Toutefois, même ceux qui ne réussissent pas à se marier dans le palace du sultan peuvent compter sur des alternatives valables. Si les Grecs choisissent tous les quartiers qui entourent le Patriarcat Oecuménique de Constantinople, pour des motifs liés à leur tradition, les autres visent directement la mer, et ainsi, souvent, les mariages se transforment en splendides croisières sur le Bosphore, ou en réceptions somptueuses dans des auberges grand-luxe comme « Les Ottomans ». Il y a aussi ceux qui optent pour des solutions plus recherchées, comme un mariage sous la Tour de Léandre, qui s’élève sur un îlot au milieu de la mer, entre l’Europe et l’Asie, ou à l’Ile des Princes, coin de paradis éloigné de la circulation de la Métropole du Bosphore.

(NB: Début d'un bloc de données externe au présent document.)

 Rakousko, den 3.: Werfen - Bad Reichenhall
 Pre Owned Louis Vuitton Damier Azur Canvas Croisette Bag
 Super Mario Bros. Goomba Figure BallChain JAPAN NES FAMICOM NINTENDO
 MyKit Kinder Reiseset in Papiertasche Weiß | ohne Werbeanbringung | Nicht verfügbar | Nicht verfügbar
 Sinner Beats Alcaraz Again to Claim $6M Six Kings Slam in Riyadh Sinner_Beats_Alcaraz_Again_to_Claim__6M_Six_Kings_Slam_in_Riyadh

Ce nouveau business engendre chaque année plus de 300 millions d’euros. C’est aussi pour cette raison qu’on a cherché à le protéger de la crise, en réduisant les impôts sur les secteurs relatifs au mariage, et à maintenir des prix compétitifs, même dans une année aussi difficile que celle-ci pour l’économie mondiale. On l’a surtout fait pour les Turcs, qui investissent dans le mariage des sommes vertigineuses, mais les personnes qui ont choisi le pays du Croissant pour se marier en ont elles aussi profité. En effet, si Istanbul reste la capitale incontestée des noces, les wedding–planner reçoivent toujours plus de demandes pour la Capadoce et pour des plages exotiques dans le Sud du pays, comme Patara ou Oludeniz.

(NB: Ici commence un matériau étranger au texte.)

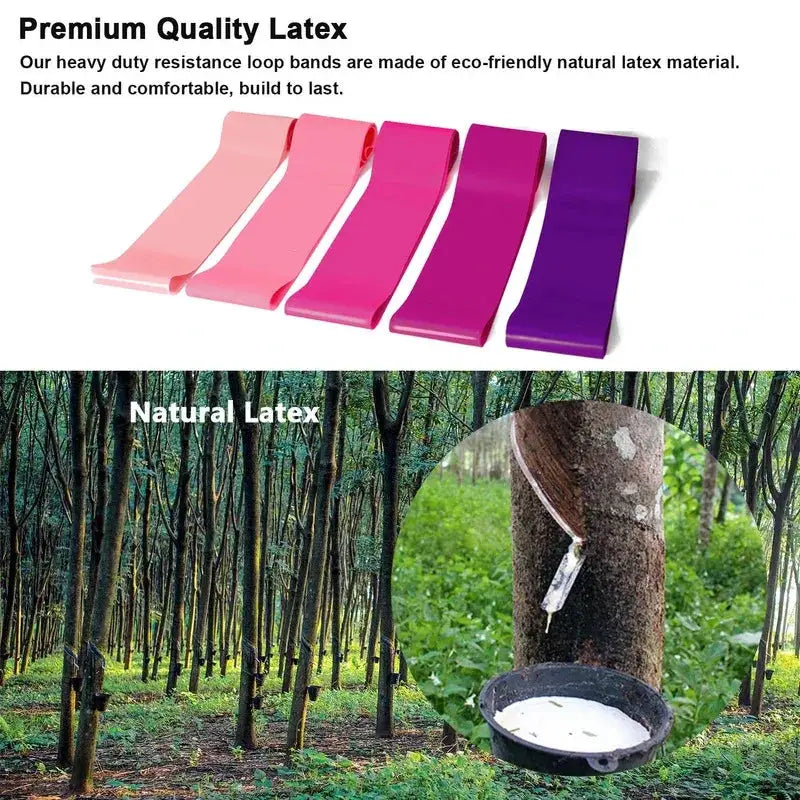 Portable Resistance Loop Bands for Home — product view 10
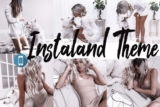 5 Instaland Mobile Lightroom Presets – Preset màu cho Lightroom Mobile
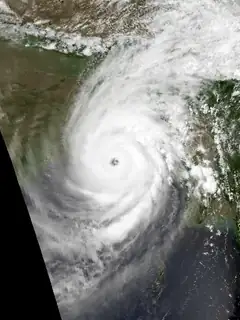 Cyclone Gorky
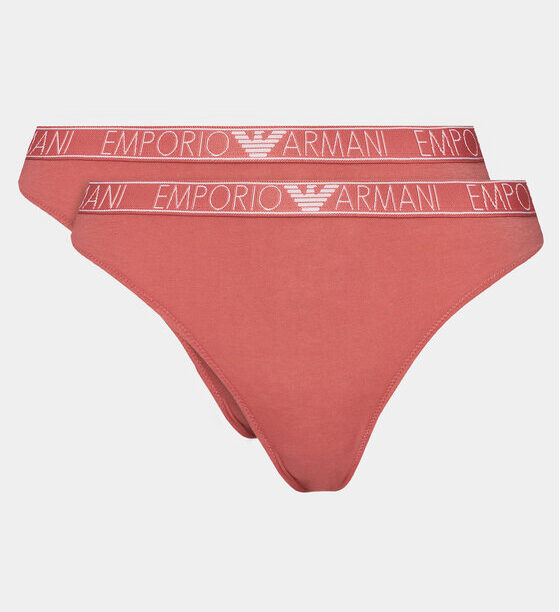 Комплект 2 чифта класически бикини Emporio Armani Underwear за Жени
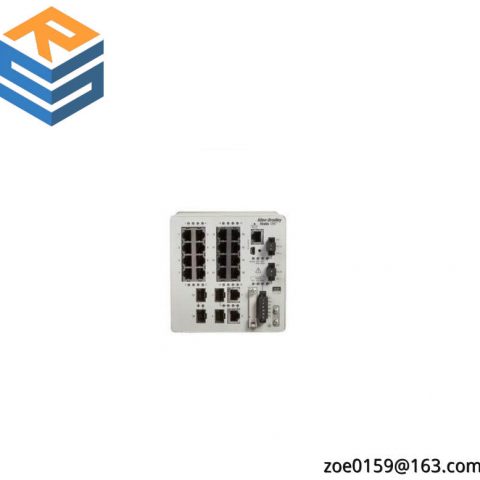 AB 1783-BMS20CGP - High-Speed 16 Fast Ethernet Port Industrial Control Module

La Turquie offre aussi de nombreux services complémentaires pour un mariage parfait, comme le voyage de noces dans une localité de rêve et des robes de cérémonie à prix hautement compétitifs. Dans la Métropole du Bosphore, il est en effet possible d’acquérir le vêtement de ses rêves en dépensant aux alentours de 600-800 euros, mais il existe aussi des solutions plus économiques. Même topo concernant le maquillage et la coiffure. Les mariées du Croissant sont connues pour leur beauté et la complexité de leur chevelure, qui se traduit souvent dans des apothéoses de boucles et de fleurs. La seule chose qui semble irrémédiablement identique aux autres pays, c’est le coût de la bague de fiançailles. Les nombreuses bijouteries du Croissant, célèbres pour leur vitrines qui brillent de mille feux, offrent des créations dignes d’une princesse, à des prix qui ne sont malheureusement pas toujours abordables. Mais vu qu’on économise sur les autres articles, on peut bien s’accorder une folie. De toute façon, un diamant dure toujours. Le mariage, même s’il est fastueux et exotique, ça n’est pas dit.